● **Using the information**
[A] In the Ripple case discussion, to what amount did the SEC agree to ask the court to reduce Ripple's fine?
[B] Quote the Ripple case discussion from "Um cause that" up to and including "which no duh.".
[C] Extend the Ripple case discussion, picking up right after its final sentence.

● **Excerpted passage**
>>>

Um cause that was the stage that this case was at Um, the the court had originally um said that ripple had to pay $125 million fine. Ripple had put that in escrow pending the appeals and um they have the secs agreed to request to have the court reduce that to 50 million. Um, so ripple is going to get back 75 million plus some interest there. Um, and more importantly and I think this didn't get picked up in the news as much the SEC has agreed to request that the court um remove the injunction that that had been put in place in Ripple about selling securities and had to do it in a lawful way, which no duh.

Speaker 3

I mean, it was kind of like a silly. You know, follow the law or you're going to get in trouble, right? Well, duh, I'm going to get in trouble anyways. But I think that one probably had more consequences for Ripple if they've ever wanted to go public because all of a sudden they're selling, you know, they're putting securities out on the market with their stock, so, but this is pending Judge, Judge Torres ruling or being a fine with it, and it sounds like the commission technically hasn't voted on this, because my guess is the chair wasn't there yet.

<<<

● **Dataset content**
>>>

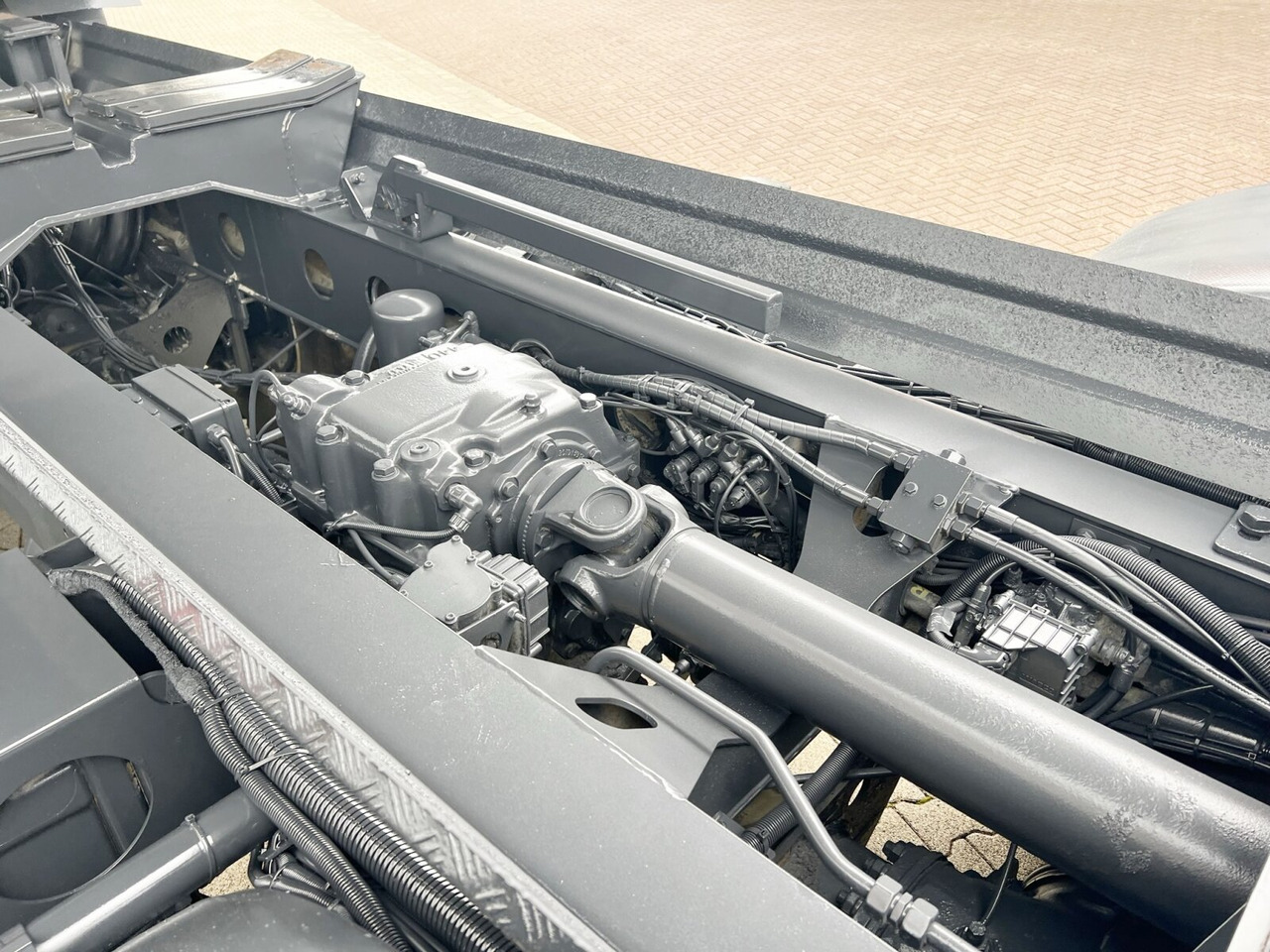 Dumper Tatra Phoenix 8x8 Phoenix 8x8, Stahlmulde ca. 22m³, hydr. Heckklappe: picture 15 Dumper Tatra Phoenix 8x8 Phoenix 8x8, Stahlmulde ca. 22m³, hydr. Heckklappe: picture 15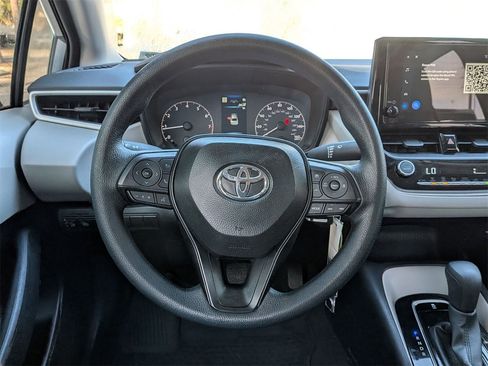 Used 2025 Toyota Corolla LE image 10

<<<

● **Answer set**
[A] $50 million

[B]
Um cause that was the stage that this case was at Um, the the court had originally um said that ripple had to pay $125 million fine. Ripple had put that in escrow pending the appeals and um they have the secs agreed to request to have the court reduce that to 50 million. Um, so ripple is going to get back 75 million plus some interest there. Um, and more importantly and I think this didn't get picked up in the news as much the SEC has agreed to request that the court um remove the injunction that that had been put in place in Ripple about selling securities and had to do it in a lawful way, which no duh.

[C]
Speaker 3

They were waiting on Paul Atkins, which is another thing on our list. As of today's Tuesday, the 22nd, as of literally yesterday afternoon, he got sworn in, so it could happen this Thursday. They seem to kind of vote on those things on Thursdays, I tend to notice, so we'll see, but we're getting close on. So obviously he's going to be a pro crypto SEC chair, pro crypto. But you know, if anything, like I just want someone balanced, like I just don't want someone that has is on a warpath against I don't, I don't care who it is. I, I don't care who it is, I just generally like free markets and this was not been a free market the last four years. So but yeah, it's having him in place. He does seem to be pro crypto. He's said some very positive things about crypto but again, gensler had done the same thing at MIT. Like I keep going back to this I was excited for Gensler because it wasn't.

Speaker 1

Jake.

Speaker 3

Right, I didn't realize how wrong I was going to be in that moment. Yeah, um and uh, you know, and maybe Gensler wanted to be positive, but he got marching orders from somebody else, um, that he was gonna do something different. And man did he uh, act very different on it. So right, Right.

Speaker 3

But anyways. But yeah, that was big news for Ripple and the SEC and you know the market didn't react all that much to it because I think at this point it was assumed this, some form of this, was going to happen. You've seen enough cases outright dropped by the SEC. This was by far the furthest along. So you know it in some ways is going out with a whimper, but we were getting close to maybe giving our. I would imagine the next time we do a podcast we'll be able to have our final update, final, final, final update on this one.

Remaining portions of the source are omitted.